*Tasks to carry out*:
a) From the passage on detecting food adulteration, extract the text starting at "Read More: Purity" and ending at "dissolved completely (1).".
b) In the passage on detecting food adulteration, what must happen to a sample before liquid state NMR spectroscopy can be used?

*Passage shown*:
-------
The researchers then discussed the utilization of ML with spectroscopic techniques. Providing the background information, the researchers discussed the importance of selecting the appropriate spectroscopic technique for detecting food adulteration. They stated that it is essential to understand the specific adulterant involved before choosing the technique to use (1). This is because each adulterant has unique physical and chemical properties that influence the choice of technique (1). Additionally, different spectroscopic methods have varying applications and approaches for detecting food adulteration.

Read More: Purity Analysis of Adulterated Essential Oils by FT-IR Spectroscopy and Partial-Least-Squares Regression

To demonstrate the validity of the above statement, the researchers mentioned liquid state NMR spectroscopy, which is also used in determining food adulteration. However, to do so, the sample needs to be dissolved completely (1).

The research team concludes their study by discussing data augmentation, especially since the quality of the data is important for accurately determining adulteration in food. Data augmentation can handle data scarcity in adulteration detection, but there are no learning algorithms designed for adulteration detection (1). Developing a commercial spectroscopic adulteration detection system with ML requires optimizing the model, dataset size optimization, accurate pre-processing methods, precise feature selection and extraction, model selection, hyperparameters, and performance and validation criteria (1).
-------
*Data lines*:

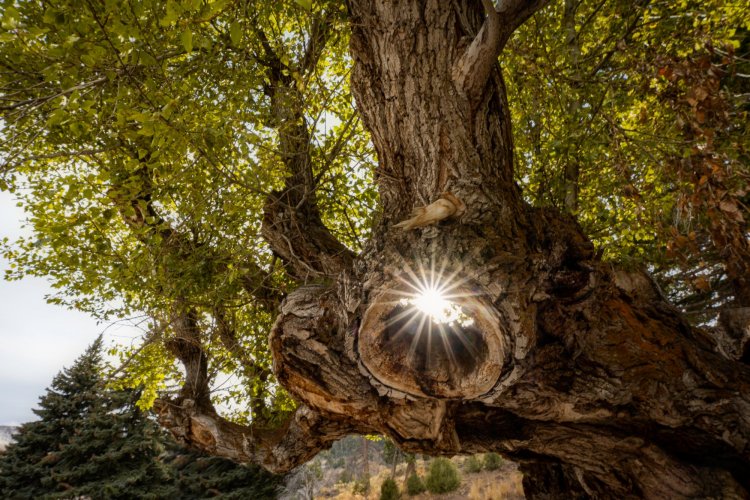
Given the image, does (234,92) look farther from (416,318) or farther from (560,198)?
(560,198)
-------
*Set of answers*:
a)
Read More: Purity Analysis of Adulterated Essential Oils by FT-IR Spectroscopy and Partial-Least-Squares Regression

To demonstrate the validity of the above statement, the researchers mentioned liquid state NMR spectroscopy, which is also used in determining food adulteration. However, to do so, the sample needs to be dissolved completely (1).

b) The sample must be dissolved completely.